LISTING:
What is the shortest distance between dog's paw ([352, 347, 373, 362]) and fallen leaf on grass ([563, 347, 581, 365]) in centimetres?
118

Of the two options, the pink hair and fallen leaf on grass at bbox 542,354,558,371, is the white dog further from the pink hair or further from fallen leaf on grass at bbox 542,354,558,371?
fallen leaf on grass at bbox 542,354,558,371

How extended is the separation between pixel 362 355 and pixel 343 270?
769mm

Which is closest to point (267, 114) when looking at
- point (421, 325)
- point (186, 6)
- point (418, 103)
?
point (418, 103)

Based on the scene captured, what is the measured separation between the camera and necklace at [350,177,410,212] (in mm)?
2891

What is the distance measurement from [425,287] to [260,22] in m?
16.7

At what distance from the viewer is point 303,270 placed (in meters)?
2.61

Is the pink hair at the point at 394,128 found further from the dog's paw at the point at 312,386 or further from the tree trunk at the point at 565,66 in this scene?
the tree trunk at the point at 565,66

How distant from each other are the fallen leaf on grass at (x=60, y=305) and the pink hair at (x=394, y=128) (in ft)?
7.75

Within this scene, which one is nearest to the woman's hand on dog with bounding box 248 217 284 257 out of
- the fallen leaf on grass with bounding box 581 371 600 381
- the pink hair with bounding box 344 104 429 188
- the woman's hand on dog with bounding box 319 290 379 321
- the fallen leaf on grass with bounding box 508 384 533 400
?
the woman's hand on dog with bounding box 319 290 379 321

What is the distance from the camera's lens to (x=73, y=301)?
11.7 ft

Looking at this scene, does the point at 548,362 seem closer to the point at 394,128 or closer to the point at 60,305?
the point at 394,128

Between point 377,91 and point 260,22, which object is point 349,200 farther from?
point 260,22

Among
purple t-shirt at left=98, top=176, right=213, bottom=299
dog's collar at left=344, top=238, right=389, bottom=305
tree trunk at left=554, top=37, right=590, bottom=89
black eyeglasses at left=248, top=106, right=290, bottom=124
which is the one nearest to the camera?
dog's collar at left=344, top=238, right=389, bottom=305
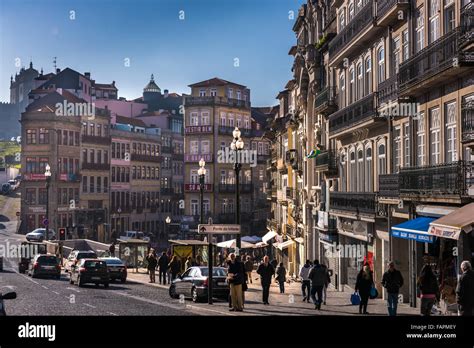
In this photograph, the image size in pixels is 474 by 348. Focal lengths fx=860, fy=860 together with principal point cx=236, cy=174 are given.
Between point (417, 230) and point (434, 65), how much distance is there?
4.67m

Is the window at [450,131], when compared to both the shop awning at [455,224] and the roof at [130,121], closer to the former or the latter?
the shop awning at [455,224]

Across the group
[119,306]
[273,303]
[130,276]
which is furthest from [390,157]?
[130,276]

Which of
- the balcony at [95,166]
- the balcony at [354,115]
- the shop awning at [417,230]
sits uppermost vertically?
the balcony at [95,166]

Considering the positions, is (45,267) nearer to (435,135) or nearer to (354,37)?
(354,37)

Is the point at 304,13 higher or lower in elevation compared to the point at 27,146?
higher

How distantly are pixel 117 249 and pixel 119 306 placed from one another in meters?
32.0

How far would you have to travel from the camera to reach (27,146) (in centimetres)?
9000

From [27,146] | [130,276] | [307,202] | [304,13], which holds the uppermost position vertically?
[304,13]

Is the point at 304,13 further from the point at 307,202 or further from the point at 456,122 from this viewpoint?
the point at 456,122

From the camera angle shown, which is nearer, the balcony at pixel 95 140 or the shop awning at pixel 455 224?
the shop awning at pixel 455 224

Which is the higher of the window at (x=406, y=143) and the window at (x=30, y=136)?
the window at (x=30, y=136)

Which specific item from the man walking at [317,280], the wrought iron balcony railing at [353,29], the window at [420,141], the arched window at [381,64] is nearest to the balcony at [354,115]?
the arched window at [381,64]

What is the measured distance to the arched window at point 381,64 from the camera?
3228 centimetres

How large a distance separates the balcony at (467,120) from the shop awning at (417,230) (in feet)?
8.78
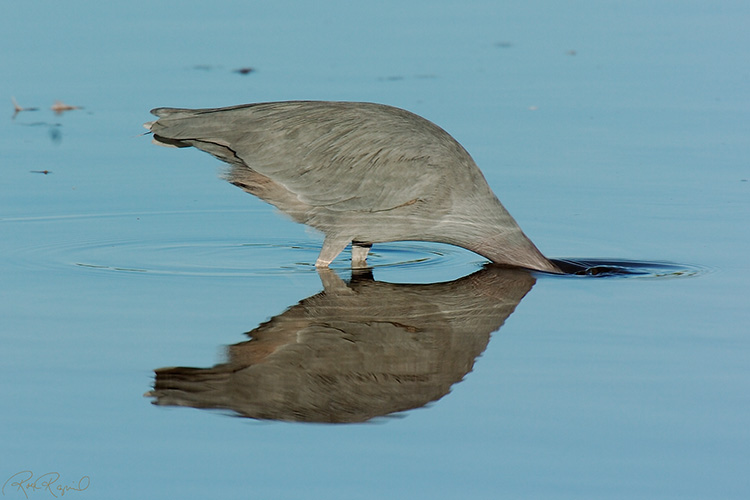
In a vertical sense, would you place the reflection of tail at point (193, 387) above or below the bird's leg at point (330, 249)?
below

PROBLEM TO WORK ON:
Copy the listing exactly. Any image in it stays out of the copy.

EXPECTED ANSWER:
What is the shortest distance between dog's paw ([352, 347, 373, 362]) and fallen leaf on grass ([563, 347, 581, 365]) in centimetres?
118

Of the two options, the pink hair and fallen leaf on grass at bbox 542,354,558,371, is the white dog further from the pink hair or further from fallen leaf on grass at bbox 542,354,558,371?
fallen leaf on grass at bbox 542,354,558,371

How extended is the separation between pixel 362 355 and pixel 343 270?
769mm

Which is closest to point (267, 114) when looking at
- point (421, 325)
- point (186, 6)
- point (418, 103)
?
point (418, 103)

Based on the scene captured, what is the measured separation between the camera and necklace at [350,177,410,212] (in mm)?
2891

What is the distance measurement from [425,287] to [260,22] in m?
16.7

At what distance from the viewer is point 303,270 placed (in meters)?
2.61

Is the pink hair at the point at 394,128 found further from the dog's paw at the point at 312,386 or further from the tree trunk at the point at 565,66 in this scene?
the tree trunk at the point at 565,66

How distant from each other are the fallen leaf on grass at (x=60, y=305) and the pink hair at (x=394, y=128) (in ft)?
7.75

Within this scene, which one is nearest to the woman's hand on dog with bounding box 248 217 284 257 out of
- the fallen leaf on grass with bounding box 581 371 600 381
- the pink hair with bounding box 344 104 429 188
- the woman's hand on dog with bounding box 319 290 379 321
- the fallen leaf on grass with bounding box 508 384 533 400
?
the woman's hand on dog with bounding box 319 290 379 321

What is the distance from the camera's lens to (x=73, y=301)?
11.7 ft

Looking at this scene, does the point at 548,362 seem closer to the point at 394,128 or closer to the point at 60,305?
the point at 394,128

Between point 377,91 and point 260,22, which object is point 349,200 farther from?
point 260,22

Among
purple t-shirt at left=98, top=176, right=213, bottom=299
dog's collar at left=344, top=238, right=389, bottom=305
tree trunk at left=554, top=37, right=590, bottom=89
black eyeglasses at left=248, top=106, right=290, bottom=124
which is the one nearest to the camera?
dog's collar at left=344, top=238, right=389, bottom=305
In this photograph, the image size in pixels is 474 by 348. Focal lengths fx=860, fy=860 together with principal point cx=236, cy=174 are given.
Between point (417, 230) and point (434, 65), how much distance is there?
4.67m

Is the window at [450,131], when compared to both the shop awning at [455,224] and the roof at [130,121], closer to the former or the latter?
the shop awning at [455,224]

Across the group
[119,306]
[273,303]
[130,276]
which is furthest from [390,157]?
[130,276]

Which of
- the balcony at [95,166]
- the balcony at [354,115]
- the shop awning at [417,230]
sits uppermost vertically?
the balcony at [95,166]

Considering the positions, is (45,267) nearer to (435,135) or nearer to (354,37)?
(354,37)

Is the point at 304,13 higher or lower in elevation compared to the point at 27,146?
higher

How distantly are pixel 117 249 and pixel 119 306 placed from one another in meters?
32.0

How far would you have to travel from the camera to reach (27,146) (in centimetres)?
9000

From [27,146] | [130,276] | [307,202] | [304,13], which holds the uppermost position vertically?
[304,13]

Is the point at 304,13 further from the point at 307,202 or further from the point at 456,122 from this viewpoint?
the point at 456,122

From the camera angle shown, which is nearer, the balcony at pixel 95 140 or the shop awning at pixel 455 224?
the shop awning at pixel 455 224

Which is the higher of the window at (x=406, y=143) and the window at (x=30, y=136)?
the window at (x=30, y=136)

Which specific item from the man walking at [317,280], the wrought iron balcony railing at [353,29], the window at [420,141], the arched window at [381,64] is nearest to the balcony at [354,115]?
the arched window at [381,64]

What is the measured distance to the arched window at point 381,64 from the camera?
3228 centimetres

How large a distance separates the balcony at (467,120) from the shop awning at (417,230) (in feet)?
8.78
In a vertical sense, would you place the reflection of tail at point (193, 387) above or below the bird's leg at point (330, 249)?
below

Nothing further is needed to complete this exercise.